### About this task
Restate the full listing word for word; images stay out of it.

### Data segment

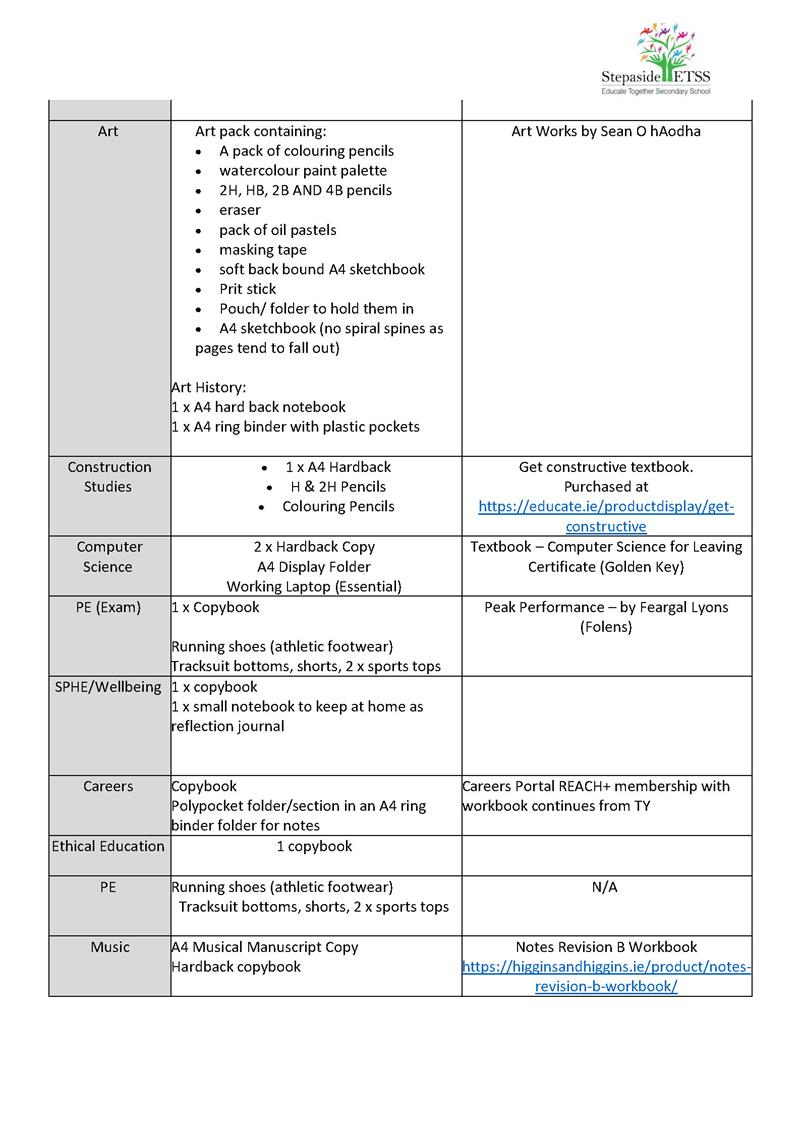 6th Year Equipment List_Page2.jpg
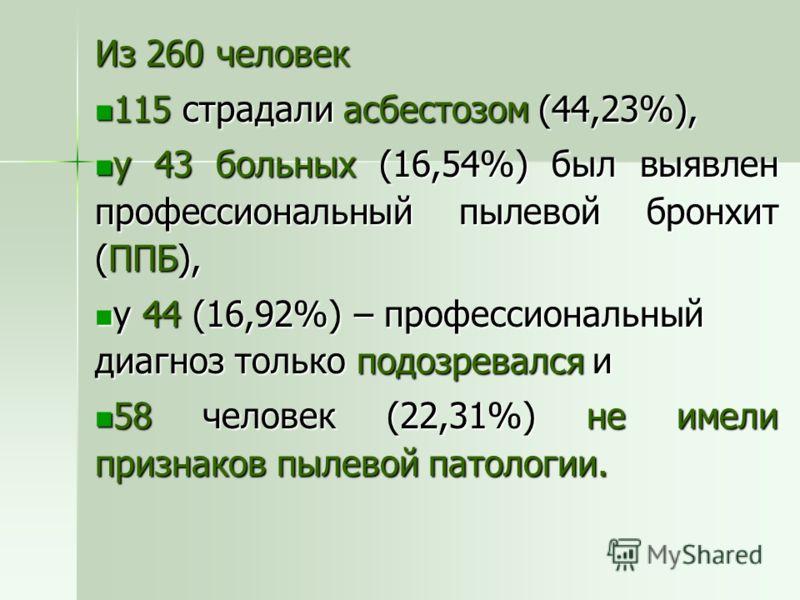 Из 260 человек 115 страдали асбестозом (44,23%), 115 страдали асбестозом (44,23%), у 43 больных (16,54%) был выявлен профессиональный пылевой бронхит (ППБ), у 43 больных (16,54%) был выявлен профессиональный пылевой бронхит (ППБ), у 44 (16,92%) – про
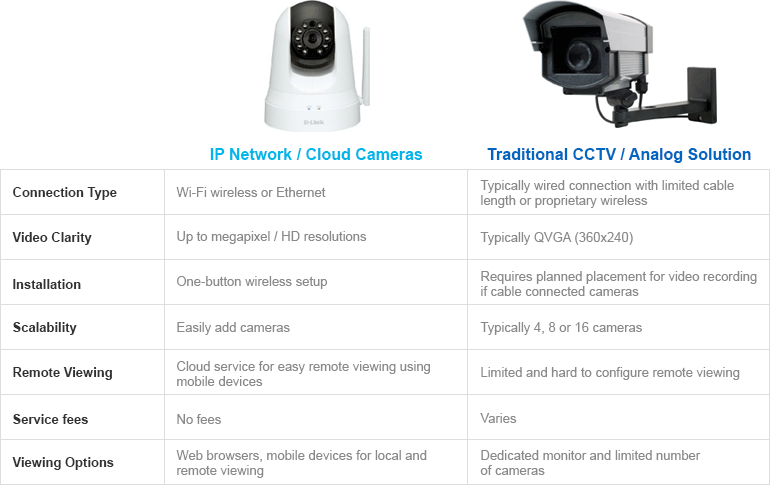security cameras guide   amazon com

### Expected answer
 6th Year Equipment List_Page2.jpg
 Из 260 человек 115 страдали асбестозом (44,23%), 115 страдали асбестозом (44,23%), у 43 больных (16,54%) был выявлен профессиональный пылевой бронхит (ППБ), у 43 больных (16,54%) был выявлен профессиональный пылевой бронхит (ППБ), у 44 (16,92%) – про
security cameras guide   amazon com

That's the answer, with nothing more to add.